Por lo demás, la lectura de hoy nos recomienda poner nuestro enfoque en el camino de santificación y buscar estar en paz con todos. Aplicado a nuestras vidas, esto ciertamente significa que debemos mantener nuestro corazón libre en relación con todas las personas, y nunca permitir que crezca en nuestro interior una raíz amarga, que hace daño y contamina todo.
Qué indicación tan importante: no debemos tolerar resentimientos en lo profundo de nuestra alma, que pueden luego manifestarse como acusaciones contra otras personas. Dios, que siempre nos perdona, quiere que también nosotros vivamos en esta actitud.

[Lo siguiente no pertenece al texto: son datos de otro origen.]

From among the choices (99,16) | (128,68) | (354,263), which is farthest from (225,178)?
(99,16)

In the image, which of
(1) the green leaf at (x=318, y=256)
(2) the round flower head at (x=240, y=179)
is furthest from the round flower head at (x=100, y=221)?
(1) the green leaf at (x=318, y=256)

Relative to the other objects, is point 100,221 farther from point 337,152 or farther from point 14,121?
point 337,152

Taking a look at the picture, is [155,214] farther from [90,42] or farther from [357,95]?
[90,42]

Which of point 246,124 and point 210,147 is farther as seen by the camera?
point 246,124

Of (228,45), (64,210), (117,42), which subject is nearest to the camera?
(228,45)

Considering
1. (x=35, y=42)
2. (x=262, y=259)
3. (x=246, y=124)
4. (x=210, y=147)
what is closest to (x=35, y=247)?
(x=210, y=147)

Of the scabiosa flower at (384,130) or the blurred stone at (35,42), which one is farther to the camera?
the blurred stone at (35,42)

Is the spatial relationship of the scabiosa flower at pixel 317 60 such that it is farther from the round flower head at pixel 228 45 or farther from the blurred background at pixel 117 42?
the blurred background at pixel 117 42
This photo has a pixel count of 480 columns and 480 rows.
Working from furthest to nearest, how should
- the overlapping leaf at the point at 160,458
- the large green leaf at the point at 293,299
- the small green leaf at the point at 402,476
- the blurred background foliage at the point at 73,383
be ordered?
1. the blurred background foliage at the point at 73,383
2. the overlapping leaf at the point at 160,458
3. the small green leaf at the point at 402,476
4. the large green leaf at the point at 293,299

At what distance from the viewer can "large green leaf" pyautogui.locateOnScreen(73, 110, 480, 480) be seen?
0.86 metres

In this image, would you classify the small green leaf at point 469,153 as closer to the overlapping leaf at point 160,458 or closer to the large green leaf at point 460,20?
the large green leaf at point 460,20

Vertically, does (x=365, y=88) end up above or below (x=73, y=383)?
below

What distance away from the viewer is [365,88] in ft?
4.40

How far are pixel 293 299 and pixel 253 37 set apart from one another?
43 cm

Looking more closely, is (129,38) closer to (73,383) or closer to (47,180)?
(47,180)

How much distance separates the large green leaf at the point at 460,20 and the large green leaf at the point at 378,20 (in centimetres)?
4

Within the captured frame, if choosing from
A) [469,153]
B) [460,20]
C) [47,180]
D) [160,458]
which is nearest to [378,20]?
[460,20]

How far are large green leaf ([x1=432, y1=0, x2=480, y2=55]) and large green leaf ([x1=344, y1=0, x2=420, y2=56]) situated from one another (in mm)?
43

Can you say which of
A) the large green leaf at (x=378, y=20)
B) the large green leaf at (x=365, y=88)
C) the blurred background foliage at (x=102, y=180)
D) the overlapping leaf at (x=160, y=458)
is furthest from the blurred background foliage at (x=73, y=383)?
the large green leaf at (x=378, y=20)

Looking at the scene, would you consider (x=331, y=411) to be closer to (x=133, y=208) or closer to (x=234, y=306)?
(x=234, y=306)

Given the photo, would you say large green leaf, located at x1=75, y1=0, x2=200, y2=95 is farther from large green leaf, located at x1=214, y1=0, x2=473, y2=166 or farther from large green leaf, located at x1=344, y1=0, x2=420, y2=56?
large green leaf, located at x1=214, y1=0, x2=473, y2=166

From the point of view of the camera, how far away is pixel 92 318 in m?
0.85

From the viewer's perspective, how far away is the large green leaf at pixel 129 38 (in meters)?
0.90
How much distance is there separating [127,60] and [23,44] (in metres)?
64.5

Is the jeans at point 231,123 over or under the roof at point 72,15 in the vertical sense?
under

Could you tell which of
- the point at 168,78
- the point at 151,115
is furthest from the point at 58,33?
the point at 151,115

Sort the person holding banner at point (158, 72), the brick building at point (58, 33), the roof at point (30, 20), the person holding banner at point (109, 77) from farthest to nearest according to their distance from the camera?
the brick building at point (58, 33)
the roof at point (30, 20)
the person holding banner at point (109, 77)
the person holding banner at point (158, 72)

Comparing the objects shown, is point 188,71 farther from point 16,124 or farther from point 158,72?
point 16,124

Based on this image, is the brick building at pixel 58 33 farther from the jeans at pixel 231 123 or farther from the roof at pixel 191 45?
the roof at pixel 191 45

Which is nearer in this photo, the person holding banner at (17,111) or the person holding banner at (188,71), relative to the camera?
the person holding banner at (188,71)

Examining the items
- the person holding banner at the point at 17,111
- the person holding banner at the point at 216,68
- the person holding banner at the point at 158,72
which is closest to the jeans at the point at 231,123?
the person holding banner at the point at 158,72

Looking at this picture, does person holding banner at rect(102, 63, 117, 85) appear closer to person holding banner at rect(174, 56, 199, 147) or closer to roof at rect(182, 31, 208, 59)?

Por eso es necesario conocer el propio corazón. Las personas que fácilmente se amargan probablemente albergan aún en su corazón cosas sin perdonar, y de ahí puede surgir una actitud de constante acusación hacia determinadas personas o, en casos más graves, esta acusación se extiende a todas las personas y circunstancias en general, llegando a culpar hasta a Dios mismo. Esta amargura se difunde, hace daño también a los demás y se convierte en una fuente de injusticia.
Finalmente, una última advertencia extraída del texto de hoy: no echemos a perder la gracia de Dios. Tratemos con mucho cuidado la gracia que nos ha sido confiada y cultivémosla en la oración, en la lectura de las Sagradas Escrituras, en los sacramentos, en el trabajo en nuestro interior y en las obras de caridad.